▶ [Text extract]
==========

It is regarded as being hostile, conflictive and ultimately without purpose.
Competitions serve to demonstrate something that has no meaning in terms of tai chi.

Who are you fighting against?

The notion of a 'tai chi competition' is a contradiction in terms.
How can you employ tai chi in competition when the art is predicated upon the principle of yielding?
What purpose does a competition serve?
What really is being proved?
Does a short-term gratification actually have any positive long-term benefit?


There is no concept of an enemy or opponent in tai chi.
Likewise, the emotions associated with either - anger, hatred, friendship - also have no use and therefore play no role in this art.

(Scott Rodell)

Egotism has no place

Arrogance, ignorance and pride are vanities that a tai chi student should not indulge in.
Tai chi is about what is happening inside your body, not how it looks.
Then there is the mind...
What is taking place in there?


A lot of people learn tai chi and never realise that they are actually learning a competition form.
24 step, 48 step, Peking, Beijing and the other numbered forms were devised for the express purpose of demonstration.
A competition form is about the accuracy of the execution, the fluidity and crispness of the appearance.
It is not about substance.

==========

Extracted records:
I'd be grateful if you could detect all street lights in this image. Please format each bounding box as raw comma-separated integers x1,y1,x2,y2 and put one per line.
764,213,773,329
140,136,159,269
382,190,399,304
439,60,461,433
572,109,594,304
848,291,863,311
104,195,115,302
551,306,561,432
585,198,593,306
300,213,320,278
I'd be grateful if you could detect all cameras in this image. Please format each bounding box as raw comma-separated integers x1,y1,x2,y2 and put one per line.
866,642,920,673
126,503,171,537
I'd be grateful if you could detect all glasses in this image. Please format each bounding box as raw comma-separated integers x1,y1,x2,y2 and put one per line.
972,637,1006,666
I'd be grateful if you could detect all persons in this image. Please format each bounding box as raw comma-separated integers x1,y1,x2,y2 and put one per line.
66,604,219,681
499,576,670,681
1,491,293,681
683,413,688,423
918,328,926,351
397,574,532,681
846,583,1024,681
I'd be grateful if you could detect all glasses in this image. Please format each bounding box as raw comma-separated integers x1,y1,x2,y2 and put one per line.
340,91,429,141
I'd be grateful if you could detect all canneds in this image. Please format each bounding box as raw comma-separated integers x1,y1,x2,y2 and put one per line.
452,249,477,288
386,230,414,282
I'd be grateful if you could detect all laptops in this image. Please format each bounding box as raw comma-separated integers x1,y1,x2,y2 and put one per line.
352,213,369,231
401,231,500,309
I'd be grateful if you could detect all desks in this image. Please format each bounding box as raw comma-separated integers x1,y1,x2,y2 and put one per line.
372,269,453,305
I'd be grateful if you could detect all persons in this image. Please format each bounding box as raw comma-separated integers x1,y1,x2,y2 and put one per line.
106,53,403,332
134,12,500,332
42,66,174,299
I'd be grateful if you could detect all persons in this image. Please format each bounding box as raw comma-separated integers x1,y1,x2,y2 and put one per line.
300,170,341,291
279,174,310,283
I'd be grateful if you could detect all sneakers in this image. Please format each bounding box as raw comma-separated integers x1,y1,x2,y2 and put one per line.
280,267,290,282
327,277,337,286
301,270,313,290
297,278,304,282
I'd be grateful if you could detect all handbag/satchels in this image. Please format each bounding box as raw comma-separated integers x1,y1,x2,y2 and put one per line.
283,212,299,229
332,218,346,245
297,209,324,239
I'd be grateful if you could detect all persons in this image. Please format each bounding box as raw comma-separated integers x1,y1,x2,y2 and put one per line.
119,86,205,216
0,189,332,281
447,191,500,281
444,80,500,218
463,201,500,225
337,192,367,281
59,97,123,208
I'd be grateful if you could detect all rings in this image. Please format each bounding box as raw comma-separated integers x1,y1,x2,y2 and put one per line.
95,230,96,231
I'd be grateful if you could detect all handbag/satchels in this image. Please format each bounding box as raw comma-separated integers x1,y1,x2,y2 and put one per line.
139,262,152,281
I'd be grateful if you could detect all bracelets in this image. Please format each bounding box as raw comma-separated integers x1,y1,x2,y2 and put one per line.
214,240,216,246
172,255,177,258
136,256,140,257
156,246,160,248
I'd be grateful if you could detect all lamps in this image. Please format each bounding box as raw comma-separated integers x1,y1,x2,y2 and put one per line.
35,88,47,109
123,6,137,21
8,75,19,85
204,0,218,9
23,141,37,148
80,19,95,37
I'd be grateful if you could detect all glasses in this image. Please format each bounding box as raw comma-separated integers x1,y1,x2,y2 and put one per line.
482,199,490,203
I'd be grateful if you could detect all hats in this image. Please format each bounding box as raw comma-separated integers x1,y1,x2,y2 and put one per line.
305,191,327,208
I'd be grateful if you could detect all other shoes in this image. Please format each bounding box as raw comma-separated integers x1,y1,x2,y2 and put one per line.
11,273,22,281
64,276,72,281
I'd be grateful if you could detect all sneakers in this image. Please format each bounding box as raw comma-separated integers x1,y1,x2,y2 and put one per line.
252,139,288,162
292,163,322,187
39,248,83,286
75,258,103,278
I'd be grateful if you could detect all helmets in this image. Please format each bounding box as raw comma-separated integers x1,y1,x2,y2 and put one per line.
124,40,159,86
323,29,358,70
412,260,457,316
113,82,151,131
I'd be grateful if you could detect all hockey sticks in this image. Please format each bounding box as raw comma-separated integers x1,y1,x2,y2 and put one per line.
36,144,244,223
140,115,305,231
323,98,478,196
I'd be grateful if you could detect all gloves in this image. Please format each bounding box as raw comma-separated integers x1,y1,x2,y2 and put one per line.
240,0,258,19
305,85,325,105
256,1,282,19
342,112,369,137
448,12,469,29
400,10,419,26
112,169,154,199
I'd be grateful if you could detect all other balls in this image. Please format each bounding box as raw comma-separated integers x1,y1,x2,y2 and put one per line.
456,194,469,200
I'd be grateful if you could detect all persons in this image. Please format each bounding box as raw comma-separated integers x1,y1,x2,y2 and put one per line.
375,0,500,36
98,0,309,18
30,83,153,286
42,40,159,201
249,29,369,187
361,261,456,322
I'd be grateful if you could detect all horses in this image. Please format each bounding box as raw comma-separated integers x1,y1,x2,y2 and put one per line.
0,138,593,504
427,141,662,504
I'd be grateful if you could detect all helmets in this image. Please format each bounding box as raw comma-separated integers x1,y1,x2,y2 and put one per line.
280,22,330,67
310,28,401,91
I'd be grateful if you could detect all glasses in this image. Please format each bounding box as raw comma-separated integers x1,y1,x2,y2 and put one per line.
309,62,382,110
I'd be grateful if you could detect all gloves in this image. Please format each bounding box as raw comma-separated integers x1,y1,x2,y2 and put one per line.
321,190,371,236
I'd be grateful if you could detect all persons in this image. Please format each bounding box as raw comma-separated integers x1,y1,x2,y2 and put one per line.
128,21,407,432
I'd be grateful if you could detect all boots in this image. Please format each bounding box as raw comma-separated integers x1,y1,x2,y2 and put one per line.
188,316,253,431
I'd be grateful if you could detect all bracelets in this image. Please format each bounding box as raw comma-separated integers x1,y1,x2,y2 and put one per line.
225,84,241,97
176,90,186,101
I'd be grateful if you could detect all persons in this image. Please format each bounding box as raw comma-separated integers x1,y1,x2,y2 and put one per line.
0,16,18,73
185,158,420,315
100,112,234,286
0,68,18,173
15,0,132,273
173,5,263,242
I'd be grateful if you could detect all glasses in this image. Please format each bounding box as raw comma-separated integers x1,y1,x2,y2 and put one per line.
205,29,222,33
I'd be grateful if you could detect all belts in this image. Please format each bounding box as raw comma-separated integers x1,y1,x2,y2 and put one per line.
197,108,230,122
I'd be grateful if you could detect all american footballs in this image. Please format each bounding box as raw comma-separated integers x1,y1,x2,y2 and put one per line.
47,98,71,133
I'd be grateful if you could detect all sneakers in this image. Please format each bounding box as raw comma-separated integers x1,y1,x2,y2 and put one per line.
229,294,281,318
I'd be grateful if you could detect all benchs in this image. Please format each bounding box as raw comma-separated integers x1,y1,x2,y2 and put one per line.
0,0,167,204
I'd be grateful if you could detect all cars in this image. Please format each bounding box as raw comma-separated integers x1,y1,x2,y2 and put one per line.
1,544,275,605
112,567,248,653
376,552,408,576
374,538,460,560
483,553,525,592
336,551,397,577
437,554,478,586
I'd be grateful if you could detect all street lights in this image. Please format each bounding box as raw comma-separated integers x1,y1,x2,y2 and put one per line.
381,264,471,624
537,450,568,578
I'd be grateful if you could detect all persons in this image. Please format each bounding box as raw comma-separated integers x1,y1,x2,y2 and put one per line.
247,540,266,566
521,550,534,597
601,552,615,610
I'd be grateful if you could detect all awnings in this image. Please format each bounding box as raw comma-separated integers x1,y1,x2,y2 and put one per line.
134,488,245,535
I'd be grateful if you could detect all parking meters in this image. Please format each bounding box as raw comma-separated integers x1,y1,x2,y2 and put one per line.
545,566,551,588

==========

▶ [Challenges]
a - In the tai chi text, what were the 24 step, 48 step and other numbered forms devised for?
b - Print the part of the tai chi text starting with "Egotism has no" and going on through "is the mind...".

▶ [Results in order]
a - They were devised for the express purpose of demonstration.

b -
Egotism has no place

Arrogance, ignorance and pride are vanities that a tai chi student should not indulge in.
Tai chi is about what is happening inside your body, not how it looks.
Then there is the mind...